According to the greatest Italian chef, Gualtiero Marchesi, risotto is rice that is still a little chalky and undercooked in the middle. Oh, and it should be cooked in salted water, not stock. That’s not the Sh-Italian way; that risotto is oozy and creamy and – possibly, reassuringly, comfortingly – a little overcooked. And while Italians do their risottos in questionable flavours like saffron and bone marrow (Milan), liver (Veneto), snails and chocolate, or frog (both Piedmont), our bastardised risottos come in delicious flavours like curried squid and coconut or Thai chilli tuna. Well, according to my 1996 copy of Tamara Milstein’s Risotto ’Round the World they do!

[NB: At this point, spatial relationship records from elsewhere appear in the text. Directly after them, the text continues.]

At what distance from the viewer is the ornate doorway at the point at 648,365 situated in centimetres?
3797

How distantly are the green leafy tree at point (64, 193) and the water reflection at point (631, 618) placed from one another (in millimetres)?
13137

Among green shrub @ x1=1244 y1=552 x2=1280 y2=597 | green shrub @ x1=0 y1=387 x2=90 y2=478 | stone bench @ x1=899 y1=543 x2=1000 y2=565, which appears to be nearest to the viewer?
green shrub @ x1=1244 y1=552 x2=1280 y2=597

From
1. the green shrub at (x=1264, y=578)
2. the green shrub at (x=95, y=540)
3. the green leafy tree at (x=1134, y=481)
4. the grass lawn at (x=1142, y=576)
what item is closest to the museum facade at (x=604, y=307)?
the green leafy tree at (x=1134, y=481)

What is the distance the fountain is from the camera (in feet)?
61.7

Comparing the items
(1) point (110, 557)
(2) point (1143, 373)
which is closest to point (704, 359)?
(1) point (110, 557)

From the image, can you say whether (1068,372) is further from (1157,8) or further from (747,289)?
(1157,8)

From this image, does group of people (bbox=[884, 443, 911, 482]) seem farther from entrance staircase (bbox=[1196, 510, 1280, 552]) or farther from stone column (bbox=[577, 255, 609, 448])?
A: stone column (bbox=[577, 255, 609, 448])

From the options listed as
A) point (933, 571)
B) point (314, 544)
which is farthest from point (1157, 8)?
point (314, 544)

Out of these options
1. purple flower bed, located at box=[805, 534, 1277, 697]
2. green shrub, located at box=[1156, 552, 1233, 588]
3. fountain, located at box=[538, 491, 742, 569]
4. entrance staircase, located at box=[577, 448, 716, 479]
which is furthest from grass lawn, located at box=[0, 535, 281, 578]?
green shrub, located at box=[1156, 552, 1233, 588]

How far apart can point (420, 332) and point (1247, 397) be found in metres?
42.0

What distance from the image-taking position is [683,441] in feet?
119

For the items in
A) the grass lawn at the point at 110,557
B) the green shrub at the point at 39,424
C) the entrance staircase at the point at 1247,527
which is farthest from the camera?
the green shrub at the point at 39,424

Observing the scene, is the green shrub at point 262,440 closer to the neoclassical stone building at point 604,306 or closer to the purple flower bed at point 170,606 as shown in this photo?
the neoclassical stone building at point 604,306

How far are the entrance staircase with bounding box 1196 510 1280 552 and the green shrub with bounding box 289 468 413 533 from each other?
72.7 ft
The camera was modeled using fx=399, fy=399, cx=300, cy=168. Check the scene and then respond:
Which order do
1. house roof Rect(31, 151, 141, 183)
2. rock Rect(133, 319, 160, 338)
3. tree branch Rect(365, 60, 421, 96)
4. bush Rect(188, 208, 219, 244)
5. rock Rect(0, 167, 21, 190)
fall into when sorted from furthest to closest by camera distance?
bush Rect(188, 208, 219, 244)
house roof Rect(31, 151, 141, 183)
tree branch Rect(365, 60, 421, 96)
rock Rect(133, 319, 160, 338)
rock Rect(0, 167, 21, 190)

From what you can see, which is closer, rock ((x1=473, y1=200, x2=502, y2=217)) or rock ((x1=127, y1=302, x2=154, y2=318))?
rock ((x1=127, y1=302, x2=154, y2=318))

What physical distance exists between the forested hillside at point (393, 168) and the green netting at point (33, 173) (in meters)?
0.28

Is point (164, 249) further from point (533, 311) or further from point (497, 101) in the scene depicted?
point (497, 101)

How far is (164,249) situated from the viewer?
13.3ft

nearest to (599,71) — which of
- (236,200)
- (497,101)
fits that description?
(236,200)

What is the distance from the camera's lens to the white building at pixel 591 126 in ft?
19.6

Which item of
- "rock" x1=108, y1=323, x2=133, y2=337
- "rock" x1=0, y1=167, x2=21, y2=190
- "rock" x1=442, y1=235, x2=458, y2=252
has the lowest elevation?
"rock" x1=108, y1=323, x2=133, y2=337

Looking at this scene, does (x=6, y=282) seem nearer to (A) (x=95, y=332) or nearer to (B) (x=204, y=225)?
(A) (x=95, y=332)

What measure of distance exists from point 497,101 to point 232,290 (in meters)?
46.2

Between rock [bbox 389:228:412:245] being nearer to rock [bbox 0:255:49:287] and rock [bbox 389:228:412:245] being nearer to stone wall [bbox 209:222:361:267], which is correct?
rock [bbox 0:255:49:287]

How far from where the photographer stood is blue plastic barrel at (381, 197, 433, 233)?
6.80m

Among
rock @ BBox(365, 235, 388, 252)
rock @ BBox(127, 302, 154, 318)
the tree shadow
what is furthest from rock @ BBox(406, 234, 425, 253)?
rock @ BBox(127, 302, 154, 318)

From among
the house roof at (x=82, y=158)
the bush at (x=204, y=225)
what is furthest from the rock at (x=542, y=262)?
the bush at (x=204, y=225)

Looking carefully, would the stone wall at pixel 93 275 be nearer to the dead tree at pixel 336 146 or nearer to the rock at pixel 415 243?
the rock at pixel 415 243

Al dente, the way we like it   

Look, I like a little resistance in my pasta or rice, but in Italy, al dente can mean crunchy spaghetti. I mean, it’s “to the tooth” not “through the tooth”. You’ll never find that in a sh-Italian pasta dish, so your fragile gnashers are safe.

No sun-dried tomatoes

No one likes overly sun-dried tomatoes, which have all the attraction of desiccated severed ears. Sure, Italians love a roast tomato on their antipasto platter, and grow amazing tomatoes in the volcanic soils around Vesuvius and Etna, but here we have semi-sun-dried tomatoes that are delicious in a pasta, a pesto or a dip. You won’t find them in Italy, but you will find them in your local supermarket. A bit like buttery garlic bread, chicken parma or pizza-flavoured Shapes – three other un-Italian, Italian-flavoured treats!

Far less rules

In Italy, a latte is for breakfast and a cappuccino is never ordered with meals. It’s frowned on to eat an ice cream before 11am, and you are a barbarian if you eat eggs for breakfast or put parmesan on your seafood pasta. With sh-Italian, you are free to load cheese (even Tasty) on your prawn linguini and have a latte to finish the meal without being sneered at.

The desserts

True Italian desserts tend to be cakey or bakey, whereas outside the motherland they have become things of great beauty. Delicious orange gelato frozen in a hollowed-out orange; Baci ice cream sundaes; tiramisu in all manner of hues; ricotta cheesecakes. Sh-Italian desserts are not just zuppa Inglese, budino or something that would look more at home in a pastry display.